Last Updated: May 31, 2022

Authored by Isaak Stotts, LP

The use of supplements for weight loss is significantly increasing today. Although some of these supplements are not approved by the FDA, many people consider them because they can be bought over-the-counter. In a study from Pennsylvania, women are most at risk of using weight loss pills. Aside from these OTC medications, there are also prescription diet pills for women and men, and these are the ones that can cause more dangers to health. In a clinical review of medical doctors from Maryland, it was reported that patients who are using these weight loss drugs were able to reduce 10% or more of their initial weight. Although these drugs are effective for weight loss, they might still cause an overdose. 

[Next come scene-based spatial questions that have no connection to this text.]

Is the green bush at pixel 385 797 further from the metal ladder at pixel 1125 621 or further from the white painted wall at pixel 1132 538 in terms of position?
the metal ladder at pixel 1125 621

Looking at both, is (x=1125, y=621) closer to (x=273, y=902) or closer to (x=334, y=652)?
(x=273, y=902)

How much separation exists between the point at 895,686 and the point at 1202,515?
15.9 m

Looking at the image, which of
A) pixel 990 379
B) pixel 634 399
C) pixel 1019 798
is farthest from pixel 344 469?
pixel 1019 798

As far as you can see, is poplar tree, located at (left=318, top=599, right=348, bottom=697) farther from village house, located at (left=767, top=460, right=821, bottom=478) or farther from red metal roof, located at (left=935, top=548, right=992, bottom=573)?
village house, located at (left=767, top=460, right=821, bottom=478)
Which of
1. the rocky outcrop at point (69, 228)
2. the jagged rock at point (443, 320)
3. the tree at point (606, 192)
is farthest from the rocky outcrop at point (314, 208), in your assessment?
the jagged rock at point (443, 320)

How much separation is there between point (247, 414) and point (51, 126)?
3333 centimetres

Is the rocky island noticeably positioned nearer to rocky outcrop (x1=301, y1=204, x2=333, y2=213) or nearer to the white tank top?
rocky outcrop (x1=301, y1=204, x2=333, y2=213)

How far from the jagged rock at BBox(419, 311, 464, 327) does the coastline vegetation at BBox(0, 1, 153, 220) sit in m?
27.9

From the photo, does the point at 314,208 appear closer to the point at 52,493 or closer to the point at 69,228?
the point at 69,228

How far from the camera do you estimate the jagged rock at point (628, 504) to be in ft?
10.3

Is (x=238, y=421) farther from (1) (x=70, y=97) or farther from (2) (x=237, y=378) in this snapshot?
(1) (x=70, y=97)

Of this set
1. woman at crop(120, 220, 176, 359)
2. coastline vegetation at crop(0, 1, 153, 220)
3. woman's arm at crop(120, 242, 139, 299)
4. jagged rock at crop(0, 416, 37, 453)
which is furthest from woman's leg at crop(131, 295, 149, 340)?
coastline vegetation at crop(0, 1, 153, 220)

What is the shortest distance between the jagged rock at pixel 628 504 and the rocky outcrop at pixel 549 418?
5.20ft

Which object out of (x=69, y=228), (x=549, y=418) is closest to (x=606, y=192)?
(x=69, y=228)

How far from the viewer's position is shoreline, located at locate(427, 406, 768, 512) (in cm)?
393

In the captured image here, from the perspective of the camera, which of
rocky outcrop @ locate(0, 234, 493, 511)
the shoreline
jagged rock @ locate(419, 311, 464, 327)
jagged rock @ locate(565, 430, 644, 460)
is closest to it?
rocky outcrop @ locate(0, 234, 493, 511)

In this article, information about how do diet pills work, their side effects, are diet pills addictive, the signs of diet pill addiction and abuse, weight loss medications overdose, and withdrawal will be provided.

What Are Diet Pills?

So, what are diet pills? Another name for weight loss medications, these substances are prescription or over-the-counter drugs that help a person lose or control weight. Manufacturers produce diet pills for women and men under many labels and trademarks, and these are available as prescription drugs, over-the-counter drugs, and herbal drugs. No matter their form of sales, pharmaceutical companies compete and think of new ways to lure in more consumers. So, how do diet pills work? Based on the study of scientists from Switzerland, diet medications work by:

  • Suppressing appetite
  • Elevating one’s metabolic rate
  • Blocking the body’s ability to absorb fat
  • Creating a feeling of satiety because they expand in the stomach
  • Increasing waste or fluid elimination from the body

Take note that not all diet pills for women and men are approved by the U.S. Food and Drug Administration (FDA). What is more disconcerting is that these drugs are not subject to FDA regulations unless they contain a new, untested, or unapproved ingredient. So, manufacturers have the license to add ingredients of their choice or produce the pill without adhering to safety rules. Some ingredients are by nature addictive while others trigger toxic effects if these drugs are abused.

The Following are the Most Commonly-Abused Weight Loss Medications in the United States:

  • Benzphetamine (Didrex): This pill for those with an eating disorder resembles amphetamines in composition and function. It is commonly used for reducing appetite. But like amphetamines, this class of drugs is addictive.
  • Phentermine (Adipex, Ionamin): This weight loss medication is used to reduce the appetite of those with an eating disorder. It should ideally be used for a short period.
  • Diethylpropion (Tenuate, Tepanil): This is also a short-term appetite-suppressing drug.
  • Mazindol (Mazanor, Sanorex): Although this drug is prescribed for the treatment of some forms of muscular dystrophy, many people abuse it for its appetite-suppressing properties.
  • Pramlintide: This drug induces a feeling of fullness by prolonging the process through which the contents of the stomach are emptied.
  • Orlistat: This weight loss medication is believed to lessen the rate of absorption of dietary fat in the body.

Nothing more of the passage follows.